Os psicólogos já estão diagnosticando a síndrome da pressa, distúrbio verificado em pessoas que sucumbem às pressões externas e se cobram demais; são incapazes de relaxar (se não têm nada para fazer, inventam algo) e nunca têm tempo para relacionamentos/amizades, ler um livro, arrumar a casa/o armário, cuidar da saúde/ir ao médico, fazer exercício/começar dieta, enfim, cuidar de si mesmas; enchem-se de compromissos e se culpam por isso, caindo num círculo vicioso e cultivando o estresse; dão excessiva importância a fazer coisas e esquecem os prazeres da vida. Pessoas que apresentam problemas de saúde difíceis de diagnosticar e mentem a si mesmas e aos outros sobre a qualidade de suas vidas (exemplos: eu não me alimento mal, almoço sempre que posso, o sanduíche tem alface; não preciso dormir oito horas; isso é só mal-estar, passa logo; vou começar dieta, ginástica, quando puder, agora não dá...).

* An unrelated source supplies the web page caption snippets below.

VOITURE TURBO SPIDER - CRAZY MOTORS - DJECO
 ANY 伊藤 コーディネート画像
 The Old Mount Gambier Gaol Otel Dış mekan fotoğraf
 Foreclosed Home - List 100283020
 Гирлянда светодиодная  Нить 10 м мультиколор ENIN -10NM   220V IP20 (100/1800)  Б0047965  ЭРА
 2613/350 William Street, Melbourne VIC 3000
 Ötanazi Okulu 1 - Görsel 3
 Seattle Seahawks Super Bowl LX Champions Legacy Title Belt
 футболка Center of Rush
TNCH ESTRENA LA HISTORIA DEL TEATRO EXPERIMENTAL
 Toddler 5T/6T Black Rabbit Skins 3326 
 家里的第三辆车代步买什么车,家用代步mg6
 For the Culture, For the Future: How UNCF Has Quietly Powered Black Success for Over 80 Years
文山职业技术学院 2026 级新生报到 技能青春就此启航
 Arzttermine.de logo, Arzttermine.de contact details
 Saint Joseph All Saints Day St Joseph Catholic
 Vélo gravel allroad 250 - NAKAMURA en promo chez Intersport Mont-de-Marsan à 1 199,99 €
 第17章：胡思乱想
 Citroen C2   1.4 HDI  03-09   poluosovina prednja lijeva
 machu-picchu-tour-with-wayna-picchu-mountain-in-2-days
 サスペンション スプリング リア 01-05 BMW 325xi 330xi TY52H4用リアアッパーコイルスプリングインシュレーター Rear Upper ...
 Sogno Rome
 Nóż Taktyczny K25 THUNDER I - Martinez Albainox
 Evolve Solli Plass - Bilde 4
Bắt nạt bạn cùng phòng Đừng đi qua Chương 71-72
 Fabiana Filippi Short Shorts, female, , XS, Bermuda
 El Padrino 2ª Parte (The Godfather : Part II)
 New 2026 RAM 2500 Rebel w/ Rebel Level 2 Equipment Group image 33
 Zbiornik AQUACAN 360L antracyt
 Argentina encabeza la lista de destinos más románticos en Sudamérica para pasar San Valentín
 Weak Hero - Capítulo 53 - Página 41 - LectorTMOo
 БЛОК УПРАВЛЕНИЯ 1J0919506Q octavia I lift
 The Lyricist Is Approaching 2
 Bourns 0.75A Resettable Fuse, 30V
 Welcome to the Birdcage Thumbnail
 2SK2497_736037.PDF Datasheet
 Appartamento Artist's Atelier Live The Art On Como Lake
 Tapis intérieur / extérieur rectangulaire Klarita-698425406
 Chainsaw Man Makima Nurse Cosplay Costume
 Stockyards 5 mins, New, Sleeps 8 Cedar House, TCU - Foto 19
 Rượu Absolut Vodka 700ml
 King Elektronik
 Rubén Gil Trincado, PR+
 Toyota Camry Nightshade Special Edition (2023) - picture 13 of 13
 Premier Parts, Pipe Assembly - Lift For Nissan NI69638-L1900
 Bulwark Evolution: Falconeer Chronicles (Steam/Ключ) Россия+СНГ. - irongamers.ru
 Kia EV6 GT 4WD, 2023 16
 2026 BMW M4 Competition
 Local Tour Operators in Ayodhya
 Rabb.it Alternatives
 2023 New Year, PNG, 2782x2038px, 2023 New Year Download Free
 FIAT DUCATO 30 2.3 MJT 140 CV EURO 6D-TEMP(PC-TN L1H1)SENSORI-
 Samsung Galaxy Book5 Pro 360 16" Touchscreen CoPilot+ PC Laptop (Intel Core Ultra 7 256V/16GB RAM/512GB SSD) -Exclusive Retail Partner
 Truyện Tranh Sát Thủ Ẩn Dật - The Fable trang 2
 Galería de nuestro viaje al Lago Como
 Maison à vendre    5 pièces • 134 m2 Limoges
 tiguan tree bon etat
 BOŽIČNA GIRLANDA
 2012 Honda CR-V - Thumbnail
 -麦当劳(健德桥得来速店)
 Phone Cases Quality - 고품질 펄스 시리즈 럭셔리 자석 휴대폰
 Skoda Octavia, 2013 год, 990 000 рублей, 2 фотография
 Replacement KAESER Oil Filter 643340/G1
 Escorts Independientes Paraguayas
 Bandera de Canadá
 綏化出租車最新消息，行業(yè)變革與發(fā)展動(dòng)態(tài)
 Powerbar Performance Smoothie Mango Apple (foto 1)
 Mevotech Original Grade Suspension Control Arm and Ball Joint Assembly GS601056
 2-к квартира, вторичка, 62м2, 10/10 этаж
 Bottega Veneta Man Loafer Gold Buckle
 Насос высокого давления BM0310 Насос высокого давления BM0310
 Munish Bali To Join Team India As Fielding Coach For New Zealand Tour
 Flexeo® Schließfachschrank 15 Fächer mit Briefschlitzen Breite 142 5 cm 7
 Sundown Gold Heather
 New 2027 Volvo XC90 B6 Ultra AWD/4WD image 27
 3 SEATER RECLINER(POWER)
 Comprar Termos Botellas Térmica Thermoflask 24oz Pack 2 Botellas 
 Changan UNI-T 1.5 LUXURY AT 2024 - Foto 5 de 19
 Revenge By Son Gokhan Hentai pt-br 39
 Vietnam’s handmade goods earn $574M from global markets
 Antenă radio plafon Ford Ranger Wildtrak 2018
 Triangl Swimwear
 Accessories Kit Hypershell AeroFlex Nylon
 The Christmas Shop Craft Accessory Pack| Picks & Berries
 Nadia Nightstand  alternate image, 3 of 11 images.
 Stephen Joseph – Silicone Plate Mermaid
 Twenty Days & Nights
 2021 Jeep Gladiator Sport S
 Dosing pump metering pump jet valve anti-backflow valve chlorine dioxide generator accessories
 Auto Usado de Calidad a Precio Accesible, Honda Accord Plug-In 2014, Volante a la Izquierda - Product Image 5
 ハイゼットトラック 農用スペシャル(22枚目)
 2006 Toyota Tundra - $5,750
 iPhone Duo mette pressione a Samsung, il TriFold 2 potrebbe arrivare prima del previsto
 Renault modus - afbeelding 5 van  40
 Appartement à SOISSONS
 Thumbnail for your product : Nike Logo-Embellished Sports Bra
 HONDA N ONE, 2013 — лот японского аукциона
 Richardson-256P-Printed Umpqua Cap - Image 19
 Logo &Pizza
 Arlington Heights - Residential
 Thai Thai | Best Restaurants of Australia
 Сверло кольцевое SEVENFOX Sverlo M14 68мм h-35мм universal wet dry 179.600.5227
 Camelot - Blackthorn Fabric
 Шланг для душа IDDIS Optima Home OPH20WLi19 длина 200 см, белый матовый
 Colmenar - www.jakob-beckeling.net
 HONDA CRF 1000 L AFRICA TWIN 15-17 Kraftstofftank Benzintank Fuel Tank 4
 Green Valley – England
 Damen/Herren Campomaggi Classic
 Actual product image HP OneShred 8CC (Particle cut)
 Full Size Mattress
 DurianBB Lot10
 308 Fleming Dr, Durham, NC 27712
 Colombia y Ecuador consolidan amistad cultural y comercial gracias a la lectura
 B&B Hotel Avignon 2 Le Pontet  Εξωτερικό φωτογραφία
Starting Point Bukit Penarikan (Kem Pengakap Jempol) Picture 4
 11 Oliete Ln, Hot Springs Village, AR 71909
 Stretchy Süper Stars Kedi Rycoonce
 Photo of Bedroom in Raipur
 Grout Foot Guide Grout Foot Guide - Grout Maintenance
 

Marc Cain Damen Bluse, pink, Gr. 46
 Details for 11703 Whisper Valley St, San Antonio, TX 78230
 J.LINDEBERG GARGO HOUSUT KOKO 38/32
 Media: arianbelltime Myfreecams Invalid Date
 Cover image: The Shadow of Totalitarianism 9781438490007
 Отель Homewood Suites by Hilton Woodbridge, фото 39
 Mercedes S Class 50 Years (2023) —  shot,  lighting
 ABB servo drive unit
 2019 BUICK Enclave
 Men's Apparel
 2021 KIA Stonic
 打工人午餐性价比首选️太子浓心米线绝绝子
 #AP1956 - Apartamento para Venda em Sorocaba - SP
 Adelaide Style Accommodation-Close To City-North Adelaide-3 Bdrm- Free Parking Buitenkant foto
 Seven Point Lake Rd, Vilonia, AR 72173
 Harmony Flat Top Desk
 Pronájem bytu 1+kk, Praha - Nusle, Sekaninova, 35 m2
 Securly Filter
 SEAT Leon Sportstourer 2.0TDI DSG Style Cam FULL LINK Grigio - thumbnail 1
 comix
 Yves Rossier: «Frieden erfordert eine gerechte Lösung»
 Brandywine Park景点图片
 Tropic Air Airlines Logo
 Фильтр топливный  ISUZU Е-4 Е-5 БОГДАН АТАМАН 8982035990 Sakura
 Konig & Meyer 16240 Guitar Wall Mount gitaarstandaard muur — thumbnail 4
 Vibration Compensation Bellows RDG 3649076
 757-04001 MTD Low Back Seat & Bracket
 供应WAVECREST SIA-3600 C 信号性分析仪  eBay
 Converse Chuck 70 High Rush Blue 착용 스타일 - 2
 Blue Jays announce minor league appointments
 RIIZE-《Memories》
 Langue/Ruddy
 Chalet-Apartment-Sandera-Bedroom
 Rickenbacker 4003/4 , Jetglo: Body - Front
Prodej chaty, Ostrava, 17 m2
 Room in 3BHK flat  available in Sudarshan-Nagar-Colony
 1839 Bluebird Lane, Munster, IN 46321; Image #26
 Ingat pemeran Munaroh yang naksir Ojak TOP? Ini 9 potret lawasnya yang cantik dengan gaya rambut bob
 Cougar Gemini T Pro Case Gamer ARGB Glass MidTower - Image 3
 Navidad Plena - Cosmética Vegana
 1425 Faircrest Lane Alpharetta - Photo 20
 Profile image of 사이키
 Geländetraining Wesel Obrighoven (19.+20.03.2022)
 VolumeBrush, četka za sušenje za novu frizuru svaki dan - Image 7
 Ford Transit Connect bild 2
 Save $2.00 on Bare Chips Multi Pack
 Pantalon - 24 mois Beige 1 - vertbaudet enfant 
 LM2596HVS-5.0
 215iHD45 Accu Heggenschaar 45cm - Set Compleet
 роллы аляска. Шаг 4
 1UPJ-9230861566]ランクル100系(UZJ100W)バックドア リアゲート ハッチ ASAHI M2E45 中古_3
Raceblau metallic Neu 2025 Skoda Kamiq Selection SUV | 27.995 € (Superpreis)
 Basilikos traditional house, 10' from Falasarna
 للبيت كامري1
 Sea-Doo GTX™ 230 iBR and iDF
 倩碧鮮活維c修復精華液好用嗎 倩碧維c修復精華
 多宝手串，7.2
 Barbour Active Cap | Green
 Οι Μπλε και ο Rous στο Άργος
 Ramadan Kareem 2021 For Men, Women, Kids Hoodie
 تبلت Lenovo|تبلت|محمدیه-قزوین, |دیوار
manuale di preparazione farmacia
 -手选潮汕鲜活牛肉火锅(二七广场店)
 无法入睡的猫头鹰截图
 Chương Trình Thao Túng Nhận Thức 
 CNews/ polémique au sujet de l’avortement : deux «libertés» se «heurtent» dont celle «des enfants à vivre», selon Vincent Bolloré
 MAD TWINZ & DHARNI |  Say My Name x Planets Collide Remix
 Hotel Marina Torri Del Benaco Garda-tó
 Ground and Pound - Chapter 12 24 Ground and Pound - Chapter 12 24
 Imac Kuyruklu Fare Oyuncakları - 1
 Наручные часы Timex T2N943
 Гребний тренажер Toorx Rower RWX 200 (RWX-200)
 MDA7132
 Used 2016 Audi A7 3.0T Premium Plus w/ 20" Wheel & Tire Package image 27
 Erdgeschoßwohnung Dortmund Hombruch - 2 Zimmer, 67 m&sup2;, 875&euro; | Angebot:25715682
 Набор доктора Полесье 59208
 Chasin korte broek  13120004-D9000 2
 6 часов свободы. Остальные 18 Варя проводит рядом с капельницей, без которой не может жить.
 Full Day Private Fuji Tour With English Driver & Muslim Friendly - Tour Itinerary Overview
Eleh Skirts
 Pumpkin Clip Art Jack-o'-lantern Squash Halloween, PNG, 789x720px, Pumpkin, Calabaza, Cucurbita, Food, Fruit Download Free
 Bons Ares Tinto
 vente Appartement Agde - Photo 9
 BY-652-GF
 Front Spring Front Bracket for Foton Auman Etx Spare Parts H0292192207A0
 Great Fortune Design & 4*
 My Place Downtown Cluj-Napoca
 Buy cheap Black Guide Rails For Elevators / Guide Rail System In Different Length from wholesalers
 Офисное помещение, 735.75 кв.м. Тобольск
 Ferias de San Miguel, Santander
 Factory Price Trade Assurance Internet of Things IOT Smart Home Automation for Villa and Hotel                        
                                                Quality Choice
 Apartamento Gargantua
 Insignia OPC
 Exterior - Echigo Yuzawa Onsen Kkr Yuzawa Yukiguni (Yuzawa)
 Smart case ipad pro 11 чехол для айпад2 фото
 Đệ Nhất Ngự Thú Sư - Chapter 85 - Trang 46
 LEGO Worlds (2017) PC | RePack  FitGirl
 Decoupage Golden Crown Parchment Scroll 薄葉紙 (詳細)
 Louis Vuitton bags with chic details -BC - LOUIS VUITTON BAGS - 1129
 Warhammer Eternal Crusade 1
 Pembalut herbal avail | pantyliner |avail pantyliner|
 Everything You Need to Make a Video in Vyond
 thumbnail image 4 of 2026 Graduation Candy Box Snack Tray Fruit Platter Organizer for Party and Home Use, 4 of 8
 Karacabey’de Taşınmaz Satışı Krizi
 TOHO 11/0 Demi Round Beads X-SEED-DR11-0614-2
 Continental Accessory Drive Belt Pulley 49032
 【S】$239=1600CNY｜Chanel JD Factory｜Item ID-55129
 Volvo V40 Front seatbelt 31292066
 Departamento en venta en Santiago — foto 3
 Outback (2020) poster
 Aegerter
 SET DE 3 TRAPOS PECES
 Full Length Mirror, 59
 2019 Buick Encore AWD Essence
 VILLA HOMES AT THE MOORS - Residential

Mas como não há hegemonia de pensamento e ação, a vida é plural e o ser humano tem a extraordinária capacidade de se reinventar, crescem os movimentos antipressa. Em 1989, foi criada, na Itália, a Slow Food International Association, cujo símbolo, muito a propósito, é um caracol. É, em resumo, uma reação às grandes cadeias de lanchonetes e ao fast food, o comer de pé alimentos com pouco ou nenhum valor alimentar, feitos e servidos em escala industrial, sem tempo para degustar ou fazer uma boa digestão, um protesto contra a massificação e a globalização de um tipo de comida, um chamado ao respeito pela culinária de cada região, não apenas de um país. É a celebração de cores, sabores, cheiros, enfim, de todos os sentidos do corpo e, por que não?, da alma, um ato de preparar e desfrutar a comida com amigos e família. A Slow Food está presente em mais de 80 países e conta com mais de 60 mil membros.
No rastro do sucesso do Slow Food, foi criado o Slow Cities, movimento preocupado com a qualidade de vida nas cidades. No Brasil, abraçaram esse modo de ser Antônio Pedro (na serra gaúcha) e Tiradentes (MG). Suas prefeituras baixaram normas para proibir o tráfego de veículos em muitas áreas, adotaram medidas para preservar o meio ambiente e promovem atividades para reanimar a cultura regional. Outros movimentos são o Slow Europe, que prega a slow attitude (algo como comportamento tranqüilo) em oposição ao do it now (faça já) americano; e o off-peak living (algo como vida fora dos horários de pico), implantado na Grã-Bretanha com o objetivo de aliviar o tráfego de carros e pessoas no metrô na hora do rush e a proposta de horários alternativos para serviços e negócios.
Talvez seja o momento de se pensar em algo como o Slow Thinking, um movimento que leve as pessoas a refletirem mais sobre a própria vida e também sobre o que as rodeiam, a desistirem de resultados imediatos e soluções prontas, a quererem que problemas originados em escolhas equivocadas se resolvam num passe de mágica, a pretenderem controlar o tempo a seu bel-prazer e viverem com prazos, a tomarem decisões precipitadas sobre questões importantes e mais adiante se depararem com as conseqüências e novos problemas. Depois da revolução científico-tecnológica faz-se necessário a revolução individual (espírito-mente-corpo), a revolução emocional do bem-viver sem enfoque no material, no ganho, seja de tempo ou dinheiro.